Your objective | Rewrite the rows from the line with "What distance from the camera does the" up to and including the line with "3. [102,108]", substituting "viewer" for every "camera" and leaving everything else unchanged.

Data listing |
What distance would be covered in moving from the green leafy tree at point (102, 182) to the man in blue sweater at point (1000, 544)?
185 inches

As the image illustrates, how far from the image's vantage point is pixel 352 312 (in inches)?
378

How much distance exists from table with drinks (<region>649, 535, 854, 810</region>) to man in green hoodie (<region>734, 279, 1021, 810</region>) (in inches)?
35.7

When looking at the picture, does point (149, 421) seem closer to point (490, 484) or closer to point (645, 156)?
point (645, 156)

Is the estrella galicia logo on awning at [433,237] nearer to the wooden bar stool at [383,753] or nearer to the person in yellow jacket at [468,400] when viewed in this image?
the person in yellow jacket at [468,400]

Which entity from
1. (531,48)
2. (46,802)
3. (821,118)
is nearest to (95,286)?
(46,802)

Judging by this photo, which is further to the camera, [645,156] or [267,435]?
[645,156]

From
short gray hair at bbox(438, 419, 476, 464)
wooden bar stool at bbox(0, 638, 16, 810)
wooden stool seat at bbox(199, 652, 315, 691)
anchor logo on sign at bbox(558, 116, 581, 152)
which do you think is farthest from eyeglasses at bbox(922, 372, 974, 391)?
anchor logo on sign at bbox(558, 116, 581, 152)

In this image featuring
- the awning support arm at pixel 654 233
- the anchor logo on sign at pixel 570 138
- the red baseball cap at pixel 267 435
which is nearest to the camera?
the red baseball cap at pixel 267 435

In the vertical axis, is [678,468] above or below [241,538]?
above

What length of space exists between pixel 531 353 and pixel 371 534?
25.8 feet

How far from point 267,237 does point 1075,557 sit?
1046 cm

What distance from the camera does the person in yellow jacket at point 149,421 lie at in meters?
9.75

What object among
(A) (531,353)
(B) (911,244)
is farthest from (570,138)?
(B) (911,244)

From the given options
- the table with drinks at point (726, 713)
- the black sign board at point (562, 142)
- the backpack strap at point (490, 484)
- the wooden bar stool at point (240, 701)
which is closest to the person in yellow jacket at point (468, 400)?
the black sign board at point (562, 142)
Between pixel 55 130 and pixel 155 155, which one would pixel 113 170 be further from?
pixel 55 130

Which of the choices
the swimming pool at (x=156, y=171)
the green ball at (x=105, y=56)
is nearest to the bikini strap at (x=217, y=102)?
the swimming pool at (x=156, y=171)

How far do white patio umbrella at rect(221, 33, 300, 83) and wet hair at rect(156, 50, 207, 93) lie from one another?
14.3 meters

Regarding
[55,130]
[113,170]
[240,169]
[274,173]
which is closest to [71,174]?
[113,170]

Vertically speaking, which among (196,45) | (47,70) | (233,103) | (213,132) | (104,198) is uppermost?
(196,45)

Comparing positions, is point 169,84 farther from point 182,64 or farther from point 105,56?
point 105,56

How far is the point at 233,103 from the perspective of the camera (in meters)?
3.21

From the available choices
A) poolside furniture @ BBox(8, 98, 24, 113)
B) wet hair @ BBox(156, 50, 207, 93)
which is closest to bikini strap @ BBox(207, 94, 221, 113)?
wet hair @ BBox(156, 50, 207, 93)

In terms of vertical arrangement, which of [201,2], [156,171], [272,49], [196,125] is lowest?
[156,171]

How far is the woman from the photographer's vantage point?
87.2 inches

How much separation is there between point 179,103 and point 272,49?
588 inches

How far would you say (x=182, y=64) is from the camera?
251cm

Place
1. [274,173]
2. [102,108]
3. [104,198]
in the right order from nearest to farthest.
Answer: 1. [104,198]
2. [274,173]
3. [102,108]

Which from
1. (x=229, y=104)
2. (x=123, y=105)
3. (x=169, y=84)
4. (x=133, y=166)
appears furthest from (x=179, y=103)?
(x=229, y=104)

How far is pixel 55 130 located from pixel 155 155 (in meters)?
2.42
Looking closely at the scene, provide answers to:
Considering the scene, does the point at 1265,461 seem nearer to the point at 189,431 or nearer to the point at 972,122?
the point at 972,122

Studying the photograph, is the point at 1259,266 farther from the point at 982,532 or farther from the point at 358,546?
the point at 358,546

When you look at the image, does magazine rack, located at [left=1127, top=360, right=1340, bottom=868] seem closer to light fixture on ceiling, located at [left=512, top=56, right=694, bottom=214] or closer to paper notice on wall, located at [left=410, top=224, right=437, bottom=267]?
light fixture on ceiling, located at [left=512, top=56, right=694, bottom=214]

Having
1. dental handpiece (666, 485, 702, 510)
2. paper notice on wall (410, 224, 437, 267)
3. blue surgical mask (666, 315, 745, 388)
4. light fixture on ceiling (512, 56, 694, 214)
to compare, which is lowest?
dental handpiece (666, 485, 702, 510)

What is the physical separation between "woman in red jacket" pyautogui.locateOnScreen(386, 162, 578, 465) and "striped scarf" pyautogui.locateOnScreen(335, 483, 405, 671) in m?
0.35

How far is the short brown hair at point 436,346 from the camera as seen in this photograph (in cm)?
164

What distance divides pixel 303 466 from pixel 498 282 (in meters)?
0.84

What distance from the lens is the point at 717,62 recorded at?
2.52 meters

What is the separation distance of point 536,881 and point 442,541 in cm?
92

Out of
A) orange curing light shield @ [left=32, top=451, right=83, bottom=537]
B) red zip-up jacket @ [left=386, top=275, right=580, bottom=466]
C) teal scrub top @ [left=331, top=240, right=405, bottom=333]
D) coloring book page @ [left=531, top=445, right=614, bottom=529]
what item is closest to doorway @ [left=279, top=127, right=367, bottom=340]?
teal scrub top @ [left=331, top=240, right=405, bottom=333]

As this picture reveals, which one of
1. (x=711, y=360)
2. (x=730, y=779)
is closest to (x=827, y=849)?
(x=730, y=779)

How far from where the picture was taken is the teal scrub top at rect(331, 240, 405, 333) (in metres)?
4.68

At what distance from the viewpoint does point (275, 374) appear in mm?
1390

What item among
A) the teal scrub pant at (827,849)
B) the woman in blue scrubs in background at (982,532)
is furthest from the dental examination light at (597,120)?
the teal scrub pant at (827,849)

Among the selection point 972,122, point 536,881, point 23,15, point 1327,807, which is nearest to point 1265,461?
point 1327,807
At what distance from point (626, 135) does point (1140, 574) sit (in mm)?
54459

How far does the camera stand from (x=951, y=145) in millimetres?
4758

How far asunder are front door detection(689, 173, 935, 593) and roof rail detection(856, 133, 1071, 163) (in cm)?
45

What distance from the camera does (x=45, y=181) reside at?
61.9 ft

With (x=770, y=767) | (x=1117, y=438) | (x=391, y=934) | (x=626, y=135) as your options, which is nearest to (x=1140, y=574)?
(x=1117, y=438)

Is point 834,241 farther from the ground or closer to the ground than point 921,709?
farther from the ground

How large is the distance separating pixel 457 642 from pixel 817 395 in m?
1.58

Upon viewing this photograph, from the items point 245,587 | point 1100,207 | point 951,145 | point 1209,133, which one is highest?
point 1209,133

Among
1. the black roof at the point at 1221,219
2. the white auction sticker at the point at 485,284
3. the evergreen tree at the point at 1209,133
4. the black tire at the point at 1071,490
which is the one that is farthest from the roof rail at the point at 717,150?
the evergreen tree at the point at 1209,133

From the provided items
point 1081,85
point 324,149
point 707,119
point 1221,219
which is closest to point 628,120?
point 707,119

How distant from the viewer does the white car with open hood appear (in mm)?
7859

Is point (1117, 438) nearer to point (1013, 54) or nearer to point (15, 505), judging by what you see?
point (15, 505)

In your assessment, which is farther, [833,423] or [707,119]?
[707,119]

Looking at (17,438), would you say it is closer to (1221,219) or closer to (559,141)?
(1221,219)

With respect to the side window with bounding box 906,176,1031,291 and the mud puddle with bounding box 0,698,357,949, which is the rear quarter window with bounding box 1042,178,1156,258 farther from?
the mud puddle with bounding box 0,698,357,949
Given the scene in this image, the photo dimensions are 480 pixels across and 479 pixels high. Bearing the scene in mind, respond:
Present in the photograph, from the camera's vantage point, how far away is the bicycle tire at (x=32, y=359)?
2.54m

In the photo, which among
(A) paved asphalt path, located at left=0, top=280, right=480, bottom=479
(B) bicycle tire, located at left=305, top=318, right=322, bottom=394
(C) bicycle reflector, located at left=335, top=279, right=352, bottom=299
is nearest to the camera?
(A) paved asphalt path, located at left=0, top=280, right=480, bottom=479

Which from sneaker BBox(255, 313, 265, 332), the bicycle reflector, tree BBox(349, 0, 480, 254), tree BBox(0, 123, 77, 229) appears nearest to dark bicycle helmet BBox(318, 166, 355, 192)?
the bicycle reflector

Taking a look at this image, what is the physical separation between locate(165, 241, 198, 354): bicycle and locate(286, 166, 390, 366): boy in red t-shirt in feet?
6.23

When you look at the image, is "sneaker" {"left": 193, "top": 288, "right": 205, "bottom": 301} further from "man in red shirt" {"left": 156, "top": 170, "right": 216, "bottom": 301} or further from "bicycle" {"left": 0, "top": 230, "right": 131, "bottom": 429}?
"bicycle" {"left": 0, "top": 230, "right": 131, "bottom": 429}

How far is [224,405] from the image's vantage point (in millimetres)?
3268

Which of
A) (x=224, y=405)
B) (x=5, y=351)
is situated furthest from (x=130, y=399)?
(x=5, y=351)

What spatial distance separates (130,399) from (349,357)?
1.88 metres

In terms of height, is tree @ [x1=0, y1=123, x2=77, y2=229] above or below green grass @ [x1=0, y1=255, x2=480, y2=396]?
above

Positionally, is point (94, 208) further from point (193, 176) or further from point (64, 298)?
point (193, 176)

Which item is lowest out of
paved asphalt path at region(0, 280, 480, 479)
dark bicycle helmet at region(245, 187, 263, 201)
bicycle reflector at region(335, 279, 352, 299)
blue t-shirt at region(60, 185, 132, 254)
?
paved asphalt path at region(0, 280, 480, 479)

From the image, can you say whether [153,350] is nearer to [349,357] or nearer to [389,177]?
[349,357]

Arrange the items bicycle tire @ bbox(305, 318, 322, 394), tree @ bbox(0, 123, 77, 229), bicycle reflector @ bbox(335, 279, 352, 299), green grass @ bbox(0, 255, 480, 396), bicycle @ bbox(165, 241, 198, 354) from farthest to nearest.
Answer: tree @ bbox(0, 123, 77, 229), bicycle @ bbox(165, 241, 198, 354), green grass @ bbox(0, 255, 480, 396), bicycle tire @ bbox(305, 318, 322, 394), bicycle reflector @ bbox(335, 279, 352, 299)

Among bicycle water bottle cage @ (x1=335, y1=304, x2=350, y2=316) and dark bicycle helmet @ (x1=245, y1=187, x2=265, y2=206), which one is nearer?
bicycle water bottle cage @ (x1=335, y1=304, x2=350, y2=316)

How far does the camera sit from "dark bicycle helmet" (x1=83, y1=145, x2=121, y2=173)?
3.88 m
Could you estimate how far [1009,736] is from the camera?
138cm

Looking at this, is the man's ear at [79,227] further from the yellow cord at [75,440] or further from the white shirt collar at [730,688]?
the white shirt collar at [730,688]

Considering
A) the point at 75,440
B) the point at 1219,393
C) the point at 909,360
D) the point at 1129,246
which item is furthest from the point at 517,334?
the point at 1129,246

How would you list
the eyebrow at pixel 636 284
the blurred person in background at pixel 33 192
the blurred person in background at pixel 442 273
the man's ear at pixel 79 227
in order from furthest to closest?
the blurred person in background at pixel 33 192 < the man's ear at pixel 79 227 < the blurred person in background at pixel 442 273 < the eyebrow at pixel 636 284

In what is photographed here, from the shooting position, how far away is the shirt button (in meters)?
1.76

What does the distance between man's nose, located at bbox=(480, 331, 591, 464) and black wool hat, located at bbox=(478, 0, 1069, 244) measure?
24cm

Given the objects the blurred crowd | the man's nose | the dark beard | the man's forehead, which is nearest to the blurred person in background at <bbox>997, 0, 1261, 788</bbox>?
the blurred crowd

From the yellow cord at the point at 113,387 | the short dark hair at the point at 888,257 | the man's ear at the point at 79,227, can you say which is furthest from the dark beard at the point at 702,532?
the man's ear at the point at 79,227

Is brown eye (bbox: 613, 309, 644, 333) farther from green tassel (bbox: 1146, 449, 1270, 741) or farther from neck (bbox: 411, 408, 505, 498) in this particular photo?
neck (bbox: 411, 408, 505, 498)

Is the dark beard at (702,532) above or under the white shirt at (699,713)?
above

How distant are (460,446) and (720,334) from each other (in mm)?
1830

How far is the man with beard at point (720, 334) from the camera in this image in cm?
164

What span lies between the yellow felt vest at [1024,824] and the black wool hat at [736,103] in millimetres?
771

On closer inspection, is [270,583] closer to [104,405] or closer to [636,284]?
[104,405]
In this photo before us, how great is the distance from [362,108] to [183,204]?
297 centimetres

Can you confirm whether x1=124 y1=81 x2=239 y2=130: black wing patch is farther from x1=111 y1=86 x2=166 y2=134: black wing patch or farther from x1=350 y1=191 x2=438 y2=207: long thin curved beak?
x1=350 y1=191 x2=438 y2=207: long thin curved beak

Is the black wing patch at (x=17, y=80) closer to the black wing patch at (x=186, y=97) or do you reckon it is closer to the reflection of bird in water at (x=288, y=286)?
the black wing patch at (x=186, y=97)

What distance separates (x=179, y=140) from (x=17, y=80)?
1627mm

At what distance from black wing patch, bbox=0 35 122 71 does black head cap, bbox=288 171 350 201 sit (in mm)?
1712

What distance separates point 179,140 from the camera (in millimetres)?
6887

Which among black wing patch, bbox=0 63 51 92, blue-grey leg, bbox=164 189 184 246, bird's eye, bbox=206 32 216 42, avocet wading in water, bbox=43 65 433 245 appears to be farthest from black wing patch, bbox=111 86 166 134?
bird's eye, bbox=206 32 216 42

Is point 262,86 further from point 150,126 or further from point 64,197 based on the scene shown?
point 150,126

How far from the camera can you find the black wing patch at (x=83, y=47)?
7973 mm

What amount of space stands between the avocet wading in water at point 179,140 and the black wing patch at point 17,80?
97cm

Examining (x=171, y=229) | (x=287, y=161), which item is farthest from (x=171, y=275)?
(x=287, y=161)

Exercise answer |
What distance from the viewer does the person in yellow jacket at point 149,421 lie at in meters?
9.75

What object among
(A) (531,353)
(B) (911,244)
is farthest from (570,138)?
(B) (911,244)

From the given options
- the table with drinks at point (726, 713)
- the black sign board at point (562, 142)
- the backpack strap at point (490, 484)
- the wooden bar stool at point (240, 701)
which is closest to the person in yellow jacket at point (468, 400)?
the black sign board at point (562, 142)
Between pixel 55 130 and pixel 155 155, which one would pixel 113 170 be further from?
pixel 55 130

Which of the choices
the swimming pool at (x=156, y=171)
the green ball at (x=105, y=56)
is nearest to the bikini strap at (x=217, y=102)?
the swimming pool at (x=156, y=171)

How far do white patio umbrella at rect(221, 33, 300, 83) and wet hair at rect(156, 50, 207, 93) lie from one another?
14.3 meters

Regarding
[55,130]
[113,170]
[240,169]
[274,173]
which is closest to [71,174]?
[113,170]

Vertically speaking, which among (196,45) | (47,70) | (233,103) | (213,132) | (104,198) is uppermost?
(196,45)

Comparing positions, is point 169,84 farther from point 182,64 or farther from point 105,56?
point 105,56

How far is the point at 233,103 from the perspective of the viewer (in meters)?
3.21

From the available choices
A) poolside furniture @ BBox(8, 98, 24, 113)
B) wet hair @ BBox(156, 50, 207, 93)
which is closest to bikini strap @ BBox(207, 94, 221, 113)?
wet hair @ BBox(156, 50, 207, 93)

In terms of vertical arrangement, which of [201,2], [156,171], [272,49], [196,125] is lowest?
[156,171]

How far is the woman from the photographer's vantage point?
87.2 inches

How much separation is there between point 179,103 and point 272,49?
588 inches

How far would you say (x=182, y=64) is from the viewer?
251cm

Place
1. [274,173]
2. [102,108]
3. [104,198]
in the right order from nearest to farthest.
Answer: 1. [104,198]
2. [274,173]
3. [102,108]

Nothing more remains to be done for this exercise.